One cultivator, Harold English, said he had been operating in the county since 1973, and now his farm is shut down while he waits for county permitting. And worse, he said, large farms are sprouting up all around the county in the meantime.
"I've never been closer to losing everything than right now," English said. "Speaking on behalf of mom-and-pop growers, you're going to push us out, and that will change the character of this county."
Another cultivator, Nicole Keenan, was more direct. "You guys are fricking killing me," she said. "You're killing us and ruining our community."

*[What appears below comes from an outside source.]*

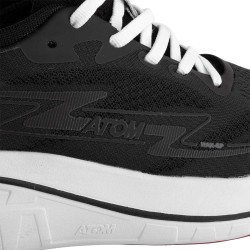 Atom Zapatillas Gp Max Mousse Foam Negro Black Mujer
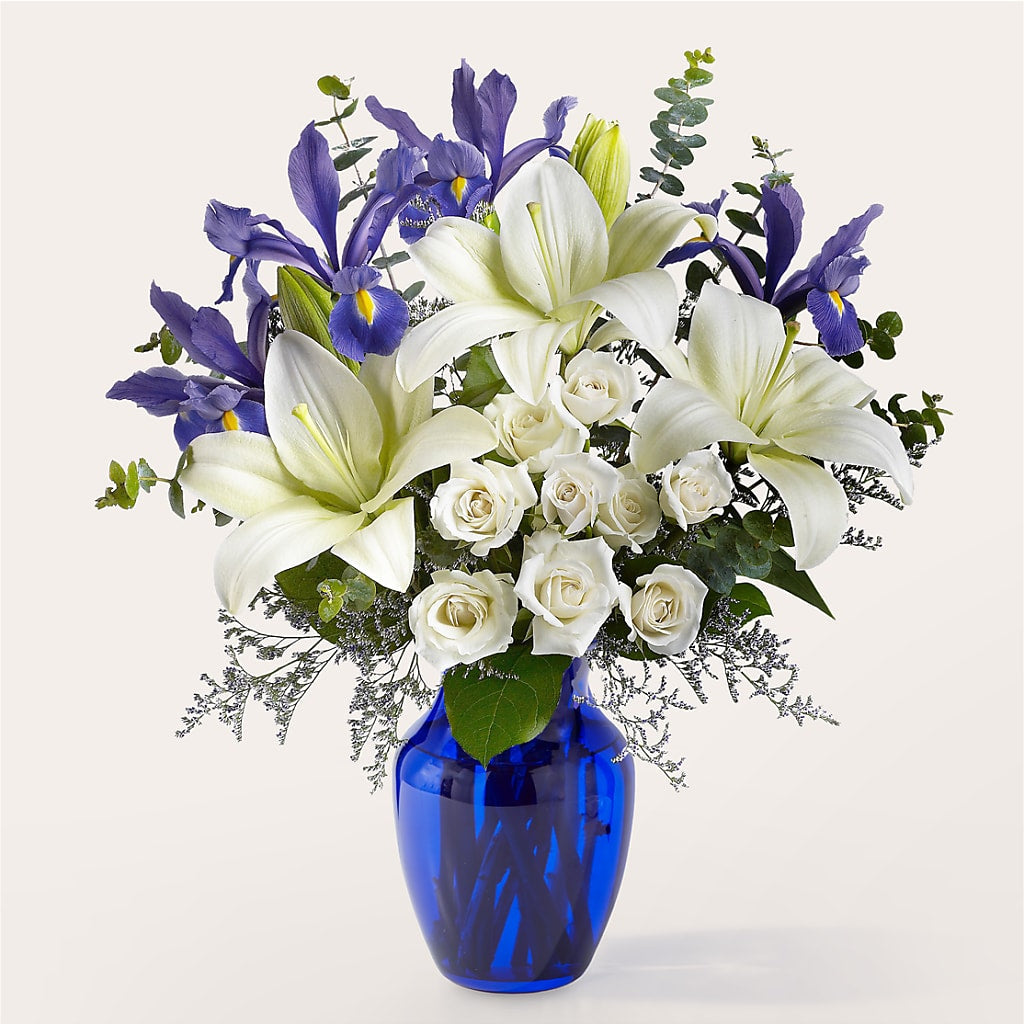 Restorative Pause Bouquet – DANNY'S FLOWERS & GIFTS, Livonia MI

Another problem for small cannabis businesses has been county bans. Prop. 64 allowed California's 58 counties and 482 municipalities to decide for themselves if they wanted to participate in the cannabis industry. According to the CGA, only 13 counties have approved ordinances that allow commercial cannabis activity. There are six additional counties likely to approve some type of cannabis ordinances, and another 14 counties are studying the issue.

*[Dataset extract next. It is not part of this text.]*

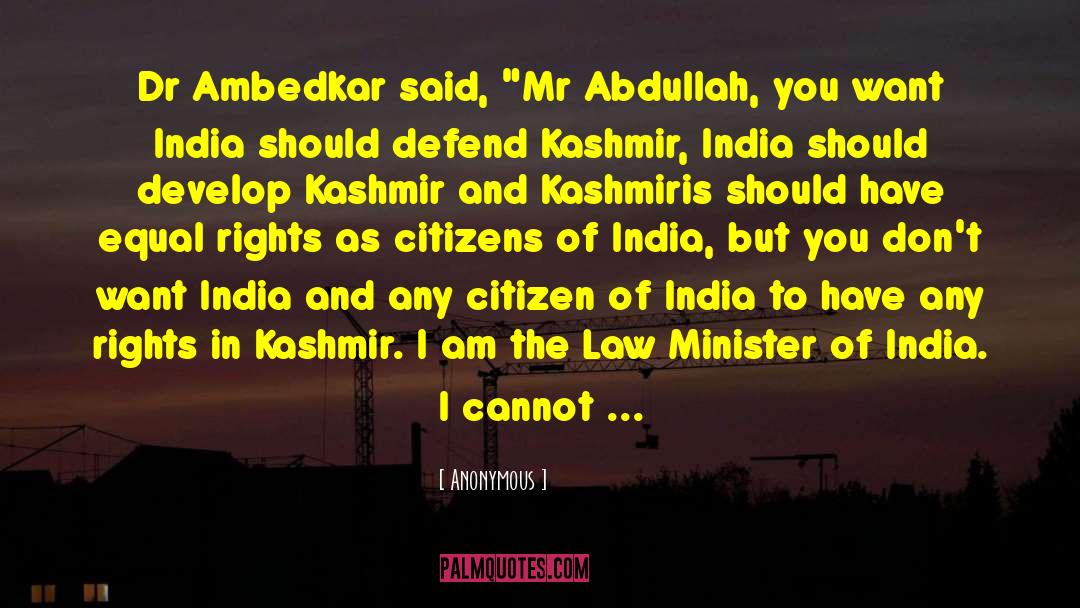 Kashmir Beautiful quotes by Anonymous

Sierra foothills counties like Calaveras, Placer, and El Dorado, where there is a long history of cannabis cultivation, have enacted bans. After the Calaveras County Board of Supervisors recently approved a cultivation ban by a 3-2 vote, 500 established cannabis businesses that were either legally operating under Proposition 215 and the Medical Marijuana Regulation and Safety Act, or had applied for licenses under Prop. 64, were forced to shut down, return to the black market, or move to another state, according to Allen.
"Some of the growers have banded together to sue the county for the promises they made to growers, some of whom had applied for local permits and paid fees, etc.," he said. "Others, some who have lived in Calaveras County for generations, have taken their families and moved on to other counties or states. It's a catastrophe."
Local requirements in Oakland have also beleaguered cannabis businesses. Oakland's "equity program," which is designed to create opportunities for low-income people of color to get a foothold in the new industry, has actually favored larger businesses over smaller ones, some cannabis activists say.